The Western grammatical tradition would analyse _chitram _in _chitraM vastram_ as an adjective, with no inherent gender of its own, agreeing with a neuter noun _vastram_, while _chitram _"a painting" would be seen as a substantive with an inherent neuter gender. Similarly, _chitraa _in _chitraa paTii_ is an adjective, while _chitraa _"Spica Virginis" is a substantive with an inherent feminine gender. 

Panini however, doesn't distinguish adjectives and nouns: they are both classified as _subanta_-s. He does occasionally speak of _visheShaNa_-s and _visheShya_-s (e.g. A. 1.2.52, 2.1.57), but this refers to a logical relationship between words, not lexical categories. AFAIK no traditional Sanskrit grammarian accepts _visheShaNa _as a distinct part of speech; instead any word can potentially function as a specification (_visheShaNa_) of another.

For Panini, _chitraa _in _chitraa paTii _and _Chitraa _"Spica Virginis" are not different in lexical terms. From Patanjali's _MahaabhaaShyam _(on A. 1.2.64-10):

न ह्याकृतिपदार्थिकस्य द्रव्यं न पदार्थः द्रव्यपदार्थिकस्य वाकृतिः न पदार्थः . उभयोः उभयं पदार्थः . 
कस्य चित्तु किंचित्प्रधानभूतं किंचिद्गुणभूतम् . आकृतिपदार्थिकस्याकृतिः प्रधानभूता द्रव्यं गुणभूतम् . 
द्रव्यपदार्थिकस्य द्रव्यं प्रधानभूतमाकृतिर्गुणभूता .

In Patanjali's vocabulary, _dravya _= _vyakti_, _aakRiti _= _jaati_. A word can function as both _dravyaM pradhaanabhuutam_ (the specific asterism _Chitraa_) or as _aakRitiH pradhaanabhuutaa_ (_chitraa_ as a _visheShaNa _of _paTii_). But whether _chitraa _functions as _dravyapadaarthika _or _aakRitipadaarthika_, one does not exclude the other.

All of this to say that, to a modern Hindi/Urdu speaker educated in Sanskrit _vyaakaraNa_, the proper noun _Chitraa _can call up all the associations of the _dhaatu _"_citra_" (_dhaatupaaTha _10.459), including "variegated" in the sense of "multi-colored" or "bright/conspicious" in the sense "brightly colored".


----------



## greatbear

^ Very interesting post, asanga, and a lot of food for thought.

"no traditional Sanskrit grammarian accepts _visheShaNa _as a distinct part of speech; instead any word can potentially function as a specification (_visheShaNa_) of another." - I think this is something happening more and more in English as well.

══════

** GOALS **
1. List every numbered section reference in the thread on Sanskrit grammar, as it appears there.
2. Reproduce the thread on Sanskrit grammar from "In Patanjali's vocabulary, _dravya" to "food for thought.".

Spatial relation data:
══════

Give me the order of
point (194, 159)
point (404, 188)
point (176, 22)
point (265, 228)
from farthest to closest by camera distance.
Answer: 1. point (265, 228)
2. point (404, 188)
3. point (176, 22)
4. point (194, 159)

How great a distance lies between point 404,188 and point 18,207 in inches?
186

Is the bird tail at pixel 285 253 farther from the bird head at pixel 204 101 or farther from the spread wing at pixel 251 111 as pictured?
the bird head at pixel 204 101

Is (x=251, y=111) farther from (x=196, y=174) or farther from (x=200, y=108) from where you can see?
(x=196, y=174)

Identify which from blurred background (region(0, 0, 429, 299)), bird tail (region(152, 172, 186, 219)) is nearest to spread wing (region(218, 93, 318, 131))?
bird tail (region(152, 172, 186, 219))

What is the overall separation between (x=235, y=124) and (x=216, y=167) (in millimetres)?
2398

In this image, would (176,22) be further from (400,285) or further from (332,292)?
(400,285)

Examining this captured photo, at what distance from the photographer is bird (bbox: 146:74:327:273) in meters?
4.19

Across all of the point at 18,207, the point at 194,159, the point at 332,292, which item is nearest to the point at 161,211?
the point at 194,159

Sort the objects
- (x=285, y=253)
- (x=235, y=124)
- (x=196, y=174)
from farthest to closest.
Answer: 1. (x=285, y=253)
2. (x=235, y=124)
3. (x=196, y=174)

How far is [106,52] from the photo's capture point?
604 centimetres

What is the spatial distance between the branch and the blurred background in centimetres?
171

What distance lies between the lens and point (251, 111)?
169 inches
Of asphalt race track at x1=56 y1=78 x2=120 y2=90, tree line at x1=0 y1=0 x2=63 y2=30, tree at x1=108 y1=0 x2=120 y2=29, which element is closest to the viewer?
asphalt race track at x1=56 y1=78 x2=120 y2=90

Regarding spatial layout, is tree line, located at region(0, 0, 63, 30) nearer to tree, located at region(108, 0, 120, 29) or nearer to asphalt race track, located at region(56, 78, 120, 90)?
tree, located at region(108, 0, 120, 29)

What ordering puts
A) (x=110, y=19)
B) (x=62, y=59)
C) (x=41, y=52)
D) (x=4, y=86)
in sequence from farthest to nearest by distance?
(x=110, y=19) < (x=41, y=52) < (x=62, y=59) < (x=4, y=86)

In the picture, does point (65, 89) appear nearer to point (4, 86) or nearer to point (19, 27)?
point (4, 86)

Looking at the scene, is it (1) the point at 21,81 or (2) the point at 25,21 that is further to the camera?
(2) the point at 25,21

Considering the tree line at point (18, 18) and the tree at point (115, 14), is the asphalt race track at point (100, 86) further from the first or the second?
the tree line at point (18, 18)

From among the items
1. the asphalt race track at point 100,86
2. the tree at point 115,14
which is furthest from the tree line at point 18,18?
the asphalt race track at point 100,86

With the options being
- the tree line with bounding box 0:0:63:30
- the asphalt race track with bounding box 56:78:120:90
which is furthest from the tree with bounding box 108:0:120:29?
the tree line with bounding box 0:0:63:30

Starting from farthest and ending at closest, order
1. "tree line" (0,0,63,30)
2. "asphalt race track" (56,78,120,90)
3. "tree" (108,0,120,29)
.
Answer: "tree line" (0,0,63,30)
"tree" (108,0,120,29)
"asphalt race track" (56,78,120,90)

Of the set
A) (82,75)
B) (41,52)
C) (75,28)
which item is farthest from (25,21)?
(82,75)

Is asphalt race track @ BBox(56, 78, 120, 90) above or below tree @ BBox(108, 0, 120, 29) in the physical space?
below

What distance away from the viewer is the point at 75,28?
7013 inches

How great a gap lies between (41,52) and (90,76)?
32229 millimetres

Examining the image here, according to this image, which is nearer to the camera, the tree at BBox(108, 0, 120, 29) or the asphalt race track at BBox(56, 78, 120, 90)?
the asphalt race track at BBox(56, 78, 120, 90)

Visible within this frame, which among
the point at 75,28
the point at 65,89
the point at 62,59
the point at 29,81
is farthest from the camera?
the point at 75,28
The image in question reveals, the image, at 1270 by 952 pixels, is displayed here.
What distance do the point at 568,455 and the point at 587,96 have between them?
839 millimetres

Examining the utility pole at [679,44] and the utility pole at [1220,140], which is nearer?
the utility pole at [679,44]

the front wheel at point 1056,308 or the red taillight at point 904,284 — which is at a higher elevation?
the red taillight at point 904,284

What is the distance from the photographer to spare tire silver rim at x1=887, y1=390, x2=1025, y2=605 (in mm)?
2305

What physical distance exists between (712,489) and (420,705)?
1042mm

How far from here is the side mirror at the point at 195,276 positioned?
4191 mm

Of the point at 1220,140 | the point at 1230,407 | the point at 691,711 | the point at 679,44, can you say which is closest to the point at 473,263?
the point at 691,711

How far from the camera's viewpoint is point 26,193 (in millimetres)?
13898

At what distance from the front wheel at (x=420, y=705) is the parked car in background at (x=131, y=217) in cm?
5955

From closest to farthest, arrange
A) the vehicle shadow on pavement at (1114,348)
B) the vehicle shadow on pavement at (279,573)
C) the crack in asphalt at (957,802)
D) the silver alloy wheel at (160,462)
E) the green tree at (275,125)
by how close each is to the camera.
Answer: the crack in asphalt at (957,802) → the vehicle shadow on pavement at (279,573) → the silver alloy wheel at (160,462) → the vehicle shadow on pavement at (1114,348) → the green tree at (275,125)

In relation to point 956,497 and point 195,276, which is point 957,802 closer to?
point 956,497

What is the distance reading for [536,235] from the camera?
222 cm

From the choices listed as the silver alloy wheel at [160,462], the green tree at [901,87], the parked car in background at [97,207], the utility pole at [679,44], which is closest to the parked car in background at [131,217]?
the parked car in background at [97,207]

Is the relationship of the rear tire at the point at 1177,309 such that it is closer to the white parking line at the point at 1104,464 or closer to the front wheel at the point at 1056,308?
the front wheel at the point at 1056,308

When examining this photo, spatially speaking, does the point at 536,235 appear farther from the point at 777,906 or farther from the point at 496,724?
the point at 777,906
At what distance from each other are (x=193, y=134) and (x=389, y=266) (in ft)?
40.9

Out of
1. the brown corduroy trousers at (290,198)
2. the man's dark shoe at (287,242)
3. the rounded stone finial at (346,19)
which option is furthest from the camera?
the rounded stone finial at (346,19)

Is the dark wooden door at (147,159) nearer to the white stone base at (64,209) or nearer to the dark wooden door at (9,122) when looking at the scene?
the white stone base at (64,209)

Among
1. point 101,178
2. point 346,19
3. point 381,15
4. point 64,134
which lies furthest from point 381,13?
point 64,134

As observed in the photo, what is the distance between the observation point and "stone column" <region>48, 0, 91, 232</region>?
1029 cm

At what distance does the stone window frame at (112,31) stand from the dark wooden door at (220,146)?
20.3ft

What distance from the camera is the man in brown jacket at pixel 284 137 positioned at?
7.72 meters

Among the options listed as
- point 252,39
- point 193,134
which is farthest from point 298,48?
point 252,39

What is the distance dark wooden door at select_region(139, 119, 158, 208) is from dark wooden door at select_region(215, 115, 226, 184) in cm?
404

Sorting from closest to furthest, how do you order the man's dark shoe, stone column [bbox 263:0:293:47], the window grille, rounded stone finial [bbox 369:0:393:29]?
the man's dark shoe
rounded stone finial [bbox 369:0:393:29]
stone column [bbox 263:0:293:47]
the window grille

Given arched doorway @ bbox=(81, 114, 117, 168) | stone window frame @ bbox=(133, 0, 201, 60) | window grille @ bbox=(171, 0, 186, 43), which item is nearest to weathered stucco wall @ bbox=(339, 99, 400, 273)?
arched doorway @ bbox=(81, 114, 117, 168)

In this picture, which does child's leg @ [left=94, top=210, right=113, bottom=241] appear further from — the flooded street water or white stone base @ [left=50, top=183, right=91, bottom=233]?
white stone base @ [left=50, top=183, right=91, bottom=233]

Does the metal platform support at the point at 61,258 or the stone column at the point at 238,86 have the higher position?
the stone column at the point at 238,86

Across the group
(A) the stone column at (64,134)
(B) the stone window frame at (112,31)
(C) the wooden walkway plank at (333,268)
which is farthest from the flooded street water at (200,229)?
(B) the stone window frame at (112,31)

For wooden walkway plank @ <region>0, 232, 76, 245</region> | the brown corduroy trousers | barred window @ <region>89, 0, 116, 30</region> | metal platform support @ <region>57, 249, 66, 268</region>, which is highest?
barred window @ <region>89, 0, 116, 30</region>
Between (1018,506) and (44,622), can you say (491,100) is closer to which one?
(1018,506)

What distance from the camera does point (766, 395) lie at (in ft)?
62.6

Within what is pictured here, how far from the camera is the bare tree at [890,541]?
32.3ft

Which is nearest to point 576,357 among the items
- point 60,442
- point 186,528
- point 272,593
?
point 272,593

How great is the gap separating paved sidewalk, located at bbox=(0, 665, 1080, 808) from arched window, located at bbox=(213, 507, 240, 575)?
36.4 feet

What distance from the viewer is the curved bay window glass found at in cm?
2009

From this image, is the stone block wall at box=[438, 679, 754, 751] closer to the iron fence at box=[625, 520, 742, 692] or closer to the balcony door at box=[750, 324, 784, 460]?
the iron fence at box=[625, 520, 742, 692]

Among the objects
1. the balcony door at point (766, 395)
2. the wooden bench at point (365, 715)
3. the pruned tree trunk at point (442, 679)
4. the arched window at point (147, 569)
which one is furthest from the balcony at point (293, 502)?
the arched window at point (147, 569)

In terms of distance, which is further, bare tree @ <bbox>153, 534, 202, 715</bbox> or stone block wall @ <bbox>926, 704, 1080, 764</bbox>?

══════

** THE RESULTS **
1.
A. 1.2.52
2.1.57
A. 1.2.64-10
dhaatupaaTha 10.459

2.
In Patanjali's vocabulary, _dravya _= _vyakti_, _aakRiti _= _jaati_. A word can function as both _dravyaM pradhaanabhuutam_ (the specific asterism _Chitraa_) or as _aakRitiH pradhaanabhuutaa_ (_chitraa_ as a _visheShaNa _of _paTii_). But whether _chitraa _functions as _dravyapadaarthika _or _aakRitipadaarthika_, one does not exclude the other.

All of this to say that, to a modern Hindi/Urdu speaker educated in Sanskrit _vyaakaraNa_, the proper noun _Chitraa _can call up all the associations of the _dhaatu _"_citra_" (_dhaatupaaTha _10.459), including "variegated" in the sense of "multi-colored" or "bright/conspicious" in the sense "brightly colored".


----------



## greatbear

^ Very interesting post, asanga, and a lot of food for thought.